1,600 Ohio Patients Impacted by Impermissible Disclosures of PHI

993 Ohio residents who are beneficiaries of Medicaid or have received services from the Ohio Department of Job and Family Services (ODJFS) are being informed that some of their protected health information (PHI) has been made available to unauthorized persons because of a computer error.

There were three distinct incidents identified. The first occurred on February 16, 2019, when a computer error caused the PHI of 250 users of the Ohio Benefits Self-Service Portal to show up in the account of another user. The error was discovered and fixed on the same day.

On March 20, 2019, 100 individuals were affected by a computer error which caused information inputted into the Ohio Benefits portal to be saved to incorrect accounts. The IT team temporarily fixed the computer error but a permanent solution is still under development. Also on March 20, a computer error resulted in the mailing of documents containing the PHI of 608 members of ODJFS, 34 Medicaid benefits recipients, and one person who get both benefits, to 5 different people. This error was resolved on March 22, 2019.

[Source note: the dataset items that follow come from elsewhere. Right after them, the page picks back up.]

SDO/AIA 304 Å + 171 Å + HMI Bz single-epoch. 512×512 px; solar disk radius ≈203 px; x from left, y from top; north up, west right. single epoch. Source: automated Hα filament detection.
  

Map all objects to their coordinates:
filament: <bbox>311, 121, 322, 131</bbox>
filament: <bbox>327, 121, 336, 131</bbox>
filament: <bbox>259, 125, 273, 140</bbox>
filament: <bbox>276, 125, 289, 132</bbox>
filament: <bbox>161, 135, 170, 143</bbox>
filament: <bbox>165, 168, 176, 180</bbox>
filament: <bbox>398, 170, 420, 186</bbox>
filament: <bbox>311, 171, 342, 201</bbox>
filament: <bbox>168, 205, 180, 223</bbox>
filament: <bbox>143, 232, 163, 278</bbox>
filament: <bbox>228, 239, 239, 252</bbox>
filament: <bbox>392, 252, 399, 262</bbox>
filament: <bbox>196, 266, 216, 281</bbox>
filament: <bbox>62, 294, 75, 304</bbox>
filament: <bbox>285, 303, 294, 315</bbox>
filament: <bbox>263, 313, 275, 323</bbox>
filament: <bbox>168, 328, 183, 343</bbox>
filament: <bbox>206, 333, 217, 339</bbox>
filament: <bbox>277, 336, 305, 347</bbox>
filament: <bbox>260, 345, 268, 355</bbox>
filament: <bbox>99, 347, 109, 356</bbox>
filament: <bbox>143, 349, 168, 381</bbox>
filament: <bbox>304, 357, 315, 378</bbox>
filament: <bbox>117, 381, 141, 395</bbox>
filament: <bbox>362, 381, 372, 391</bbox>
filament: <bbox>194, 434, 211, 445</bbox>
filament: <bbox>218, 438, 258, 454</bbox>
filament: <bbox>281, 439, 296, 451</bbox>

In all instances, the privacy breached only involved names, dates of birth, claim numbers and case numbers saved in the Ohio Benefits System. Affected persons were given free identity theft protection services for one year as a safety measure.

University Hospitals Rainbow Babies & Children’s Hospital in Cleveland, OH also experienced an unauthorized disclosure incident. In this case, an error was made by an employee when sending an email to 840 patients on February 28. Although no specific information was mentioned in the email, the message implied that all recipients of the email had a similar medical condition.

The message recipients should have been added to the BCC field of the email but the employee put their emails in the ‘to’ field. Consequently, all recipients of the email could see the emails addresses of all 840 patients.

The hospital has notified all persons affected by the privacy breach and has sanctioned the employee. The employee was retrained on proper email procedures and patient privacy. All other employees will also be retrained on HIPAA requirements.